I give you all my cordial welcome at the end of the International Symposium on the Pastoral Care of the Street, organized by the Pontifical Council for the Pastoral Care of Migrants and Itinerant People. I thank Cardinal Veglio for his courteous words, and I thank him and his collaborators especially for their work in this pastoral area.
The purpose of these days of study and reflection is to prepare a plan of action in response to the phenomenon of children and women — and of their families – who have the street as their main environment. I have a great esteem for your tutelary commitment to promote the dignity of these children and these women; therefore, I encourage you to go forward with confidence and apostolic impetus. The realities you meet, which at times are very sad, are caused by indifference, by poverty, by family and social violence, and by the traffic of human persons. Not lacking, moreover, is the pain of conjugal separations and the birth of children outside of marriage, often destined to a “stray” life. The children and women of the street are not numbers; they are not “parcels” to exchange: they are human beings with their own names and their own faces, with an identity given by God to each one of them. They are children of God like us, the same as us, with the same rights we have.

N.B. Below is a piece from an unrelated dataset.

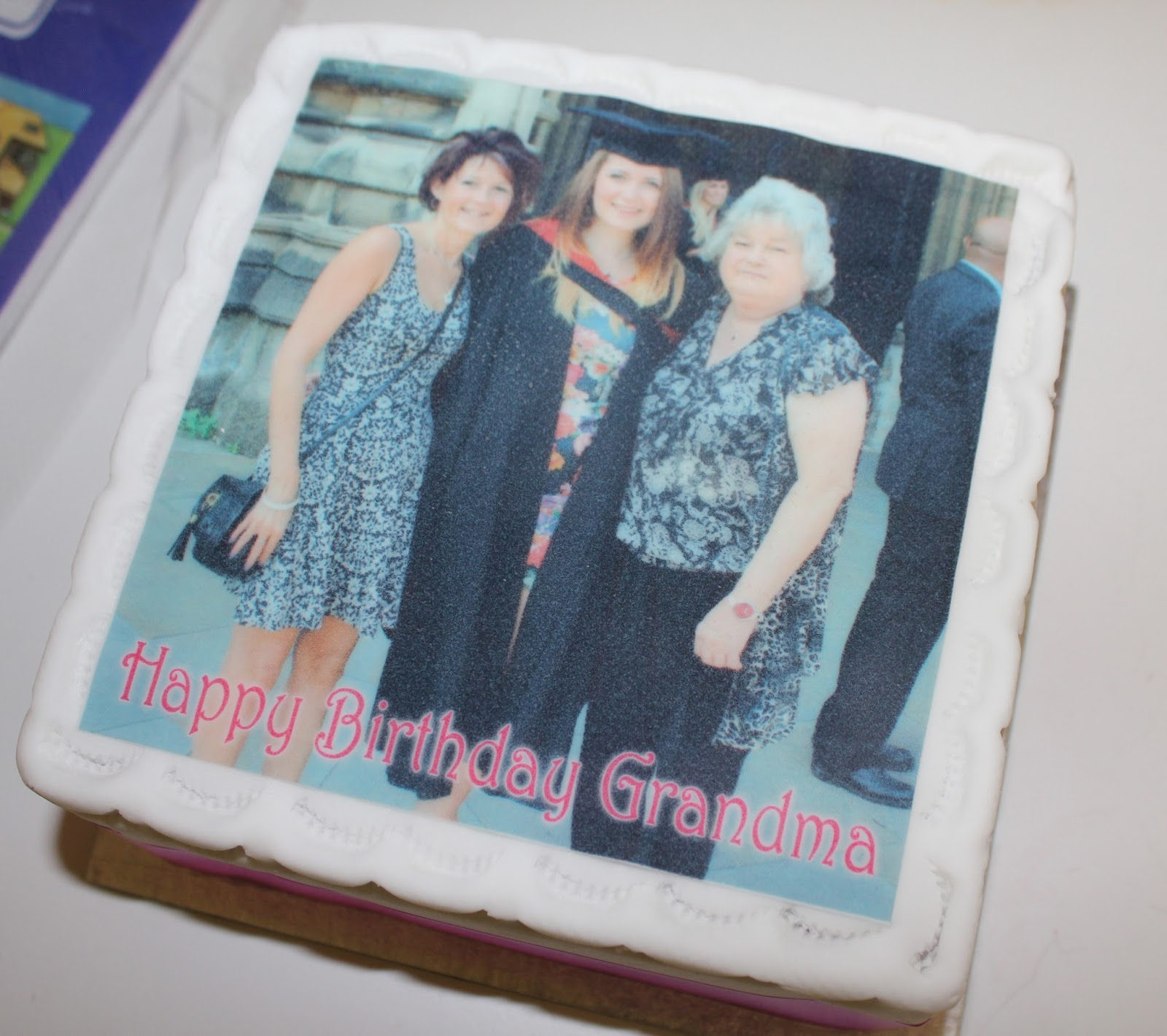 Eat Your Photo Personalised Cakes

No child chooses to live on the street. Unfortunately, also in the modern and globalized world, many children are robbed of their childhood, of their rights, of their future. The lack of laws and of adequate structures contributes to aggravate their state of privation: they lack a real family; they lack education and health care. Every abandoned child or child constrained to live on the street — becoming prey of criminal organizations — is a cry that goes up to God, who has created man and woman in His image; it is a cry of accusation against a social system that we have criticized for decades but which we find difficult to change according to criteria of justice.
It is worrying to see the increase in the number of young girls and women that are constrained to earn their living on the street, selling their own body, exploited by criminal organizations and sometimes by relatives and family members. Such a reality is a disgrace of our societies that boast of being modern and of having attained high levels of culture and development. The widespread corruption and the quest for earnings at all cost deprive the innocent and the weakest of the possibility of a worthy life, fuelling the criminality of trafficking and of other injustices that weigh on their shoulders. No one can remain inert in face of the urgent need to safeguard the dignity of woman, menaced by cultural and economic factors!
I ask you, please, not to give up in face of the difficulty of the challenges that challenge your conviction, nourished by faith in Christ, who has demonstrated, to the point of death on the cross, the preferential love of God the Father for the weakest and marginalized. The Church cannot be silent; the ecclesiastical institutions cannot close their eyes in face of the ill-fated phenomenon of the children and women of the street. It is important to involve the different expressions of the Christian community in various countries in order to remove the causes that constrain a child or a woman to live on the street or to procure to live on the street. We can never avoid taking to all, particularly to the weakest and most disadvantaged, the goodness and tenderness of the merciful God the Father. Mercy is the supreme act with which God comes to encounter us; it is the way that opens the heart to the hope of being loved forever.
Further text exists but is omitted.